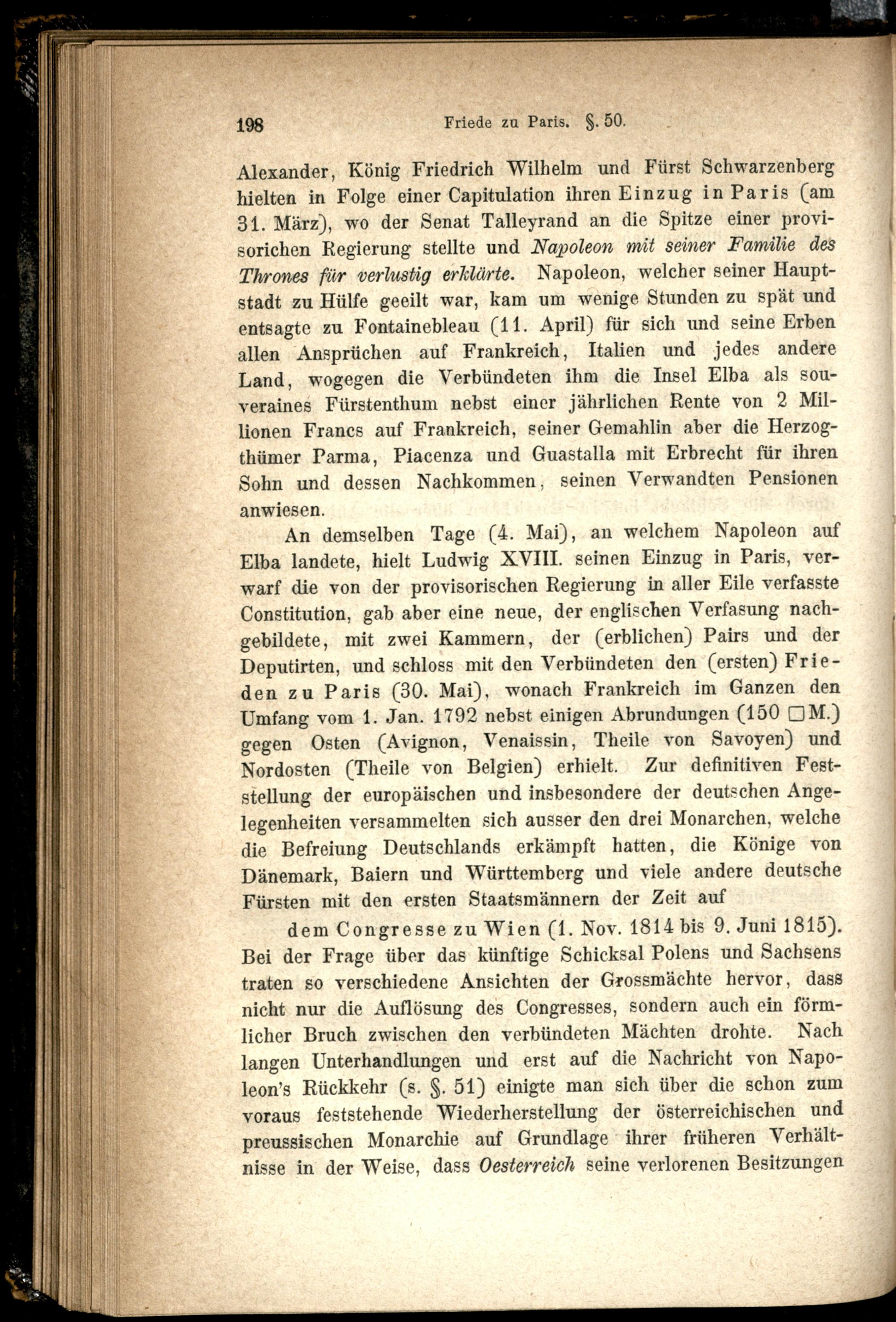 198 Friede zu Paris. §. 50.

Alexander, König Friedrich Wilhelm und Fürst Schwarzenberg hielten in Folge einer Capitulation ihren Einzug in Paris (am 31. März), wo der Senat Talleyrand an die Spitze einer provisorichen Regierung stellte und Napoleon mit seiner Familie des Thrones für verlustig erklärte. Napoleon, welcher seiner Hauptstadt zu Hülfe geeilt war, kam um wenige Stunden zu spät und entsagte zu Fontainebleau (11. April) für sich und seine Erben allen Ansprüchen auf Frankreich, Italien und jedes andere Land, wogegen die Verbündeten ihm die Insel Elba als souveraines Fürstenthum nebst einer jährlichen Rente von 2 Millionen Francs auf Frankreich, seiner Gemahlin aber die Herzogthümer Parma, Piacenza und Guastalla mit Erbrecht für ihren Sohn und dessen Nachkommen, seinen Verwandten Pensionen anwiesen.

An demselben Tage (4. Mai), an welchem Napoleon auf Elba landete, hielt Ludwig XVIII. seinen Einzug in Paris, verwarf die von der provisorischen Regierung in aller Eile verfasste Constitution, gab aber eine neue, der englischen Verfasung nachgebildete, mit zwei Kammern, der (erblichen) Pairs und der Deputirten, und schloss mit den Verbündeten den (ersten) Frieden zu Paris (30. Mai), wonach Frankreich im Ganzen den Umfang vom 1. Jan. 1792 nebst einigen Abrundungen (150 □M.) gegen Osten (Avignon, Venaissin, Theile von Savoyen) und Nordosten (Theile von Belgien) erhielt. Zur definitiven Feststellung der europäischen und insbesondere der deutschen Angelegenheiten versammelten sich ausser den drei Monarchen, welche die Befreiung Deutschlands erkämpft hatten, die Könige von Dänemark, Baiern und Württemberg und viele andere deutsche Fürsten mit den ersten Staatsmännern der Zeit auf

dem Congresse zu Wien (1. Nov. 1814 bis 9. Juni 1815). Bei der Frage über das künftige Schicksal Polens und Sachsens traten so verschiedene Ansichten der Grossmächte hervor, dass nicht nur die Auflösung des Congresses, sondern auch ein förmlicher Bruch zwischen den verbündeten Mächten drohte. Nach langen Unterhandlungen und erst auf die Nachricht von Napoleon's Rückkehr (s. §. 51) einigte man sich über die schon zum voraus feststehende Wiederherstellung der österreichischen und preussischen Monarchie auf Grundlage ihrer früheren Verhältnisse in der Weise, dass Oesterreich seine verlorenen Besitzungen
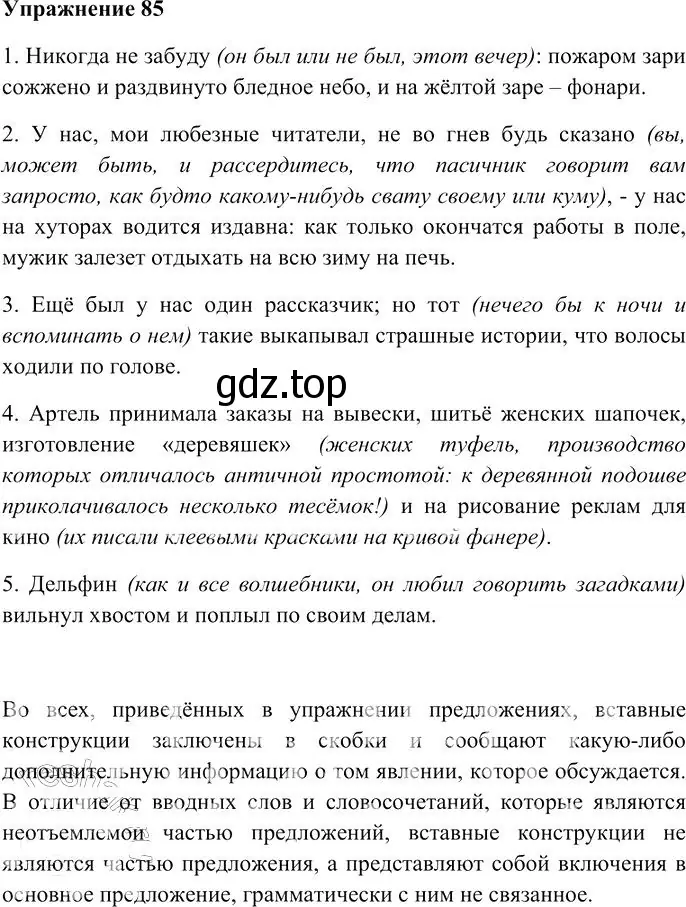 Упражнение 85

1. Никогда не забуду (он был или не был, этот вечер): пожаром зари сожжено и раздвинуто бледное небо, и на жёлтой заре – фонари.

2. У нас, мои любезные читатели, не во гнев будь сказано (вы, может быть, и рассердитесь, что пасичник говорит вам запросто, как будто какому-нибудь свату своему или куму), - у нас на хуторах водится издавна: как только окончатся работы в поле, мужик залезет отдыхать на всю зиму на печь.

3. Ещё был у нас один рассказчик; но тот (нечего бы к ночи и вспоминать о нем) такие выкапывал страшные истории, что волосы ходили по голове.

gdz.top

4. Артель принимала заказы на вывески, шитьё женских шапочек, изготовление «деревяшек» (женских туфель, производство которых отличалось античной простотой: к деревянной подошве приколачивалось несколько тесёмок!) и на рисование реклам для кино (их писали клеевыми красками на кривой фанере).

5. Дельфин (как и все волшебники, он любил говорить загадками) вильнул хвостом и поплыл по своим делам.

Во всех, приведённых в упражнении предложениях, вставные конструкции заключены в скобки и сообщают какую-либо дополнительную информацию о том явлении, которое обсуждается. В отличие от вводных слов и словосочетаний, которые являются неотъемлемой частью предложений, вставные конструкции не являются частью предложения, а представляют собой включения в основное предложение, грамматически с ним не связанное.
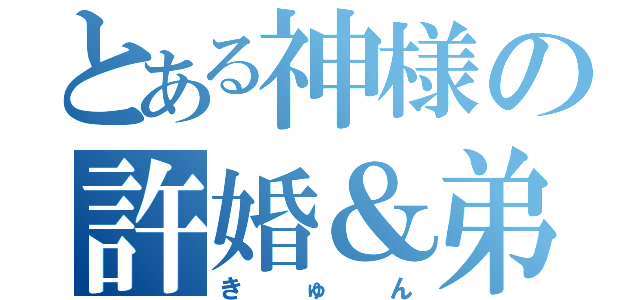 とある神様の許婚＆弟
きゅん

● What the task requires
The records above should be copied word for word, with the pictures left out.

● Written answer
 198 Friede zu Paris. §. 50.

Alexander, König Friedrich Wilhelm und Fürst Schwarzenberg hielten in Folge einer Capitulation ihren Einzug in Paris (am 31. März), wo der Senat Talleyrand an die Spitze einer provisorichen Regierung stellte und Napoleon mit seiner Familie des Thrones für verlustig erklärte. Napoleon, welcher seiner Hauptstadt zu Hülfe geeilt war, kam um wenige Stunden zu spät und entsagte zu Fontainebleau (11. April) für sich und seine Erben allen Ansprüchen auf Frankreich, Italien und jedes andere Land, wogegen die Verbündeten ihm die Insel Elba als souveraines Fürstenthum nebst einer jährlichen Rente von 2 Millionen Francs auf Frankreich, seiner Gemahlin aber die Herzogthümer Parma, Piacenza und Guastalla mit Erbrecht für ihren Sohn und dessen Nachkommen, seinen Verwandten Pensionen anwiesen.

An demselben Tage (4. Mai), an welchem Napoleon auf Elba landete, hielt Ludwig XVIII. seinen Einzug in Paris, verwarf die von der provisorischen Regierung in aller Eile verfasste Constitution, gab aber eine neue, der englischen Verfasung nachgebildete, mit zwei Kammern, der (erblichen) Pairs und der Deputirten, und schloss mit den Verbündeten den (ersten) Frieden zu Paris (30. Mai), wonach Frankreich im Ganzen den Umfang vom 1. Jan. 1792 nebst einigen Abrundungen (150 □M.) gegen Osten (Avignon, Venaissin, Theile von Savoyen) und Nordosten (Theile von Belgien) erhielt. Zur definitiven Feststellung der europäischen und insbesondere der deutschen Angelegenheiten versammelten sich ausser den drei Monarchen, welche die Befreiung Deutschlands erkämpft hatten, die Könige von Dänemark, Baiern und Württemberg und viele andere deutsche Fürsten mit den ersten Staatsmännern der Zeit auf

dem Congresse zu Wien (1. Nov. 1814 bis 9. Juni 1815). Bei der Frage über das künftige Schicksal Polens und Sachsens traten so verschiedene Ansichten der Grossmächte hervor, dass nicht nur die Auflösung des Congresses, sondern auch ein förmlicher Bruch zwischen den verbündeten Mächten drohte. Nach langen Unterhandlungen und erst auf die Nachricht von Napoleon's Rückkehr (s. §. 51) einigte man sich über die schon zum voraus feststehende Wiederherstellung der österreichischen und preussischen Monarchie auf Grundlage ihrer früheren Verhältnisse in der Weise, dass Oesterreich seine verlorenen Besitzungen
 Упражнение 85

1. Никогда не забуду (он был или не был, этот вечер): пожаром зари сожжено и раздвинуто бледное небо, и на жёлтой заре – фонари.

2. У нас, мои любезные читатели, не во гнев будь сказано (вы, может быть, и рассердитесь, что пасичник говорит вам запросто, как будто какому-нибудь свату своему или куму), - у нас на хуторах водится издавна: как только окончатся работы в поле, мужик залезет отдыхать на всю зиму на печь.

3. Ещё был у нас один рассказчик; но тот (нечего бы к ночи и вспоминать о нем) такие выкапывал страшные истории, что волосы ходили по голове.

gdz.top

4. Артель принимала заказы на вывески, шитьё женских шапочек, изготовление «деревяшек» (женских туфель, производство которых отличалось античной простотой: к деревянной подошве приколачивалось несколько тесёмок!) и на рисование реклам для кино (их писали клеевыми красками на кривой фанере).

5. Дельфин (как и все волшебники, он любил говорить загадками) вильнул хвостом и поплыл по своим делам.

Во всех, приведённых в упражнении предложениях, вставные конструкции заключены в скобки и сообщают какую-либо дополнительную информацию о том явлении, которое обсуждается. В отличие от вводных слов и словосочетаний, которые являются неотъемлемой частью предложений, вставные конструкции не являются частью предложения, а представляют собой включения в основное предложение, грамматически с ним не связанное.
 とある神様の許婚＆弟
きゅん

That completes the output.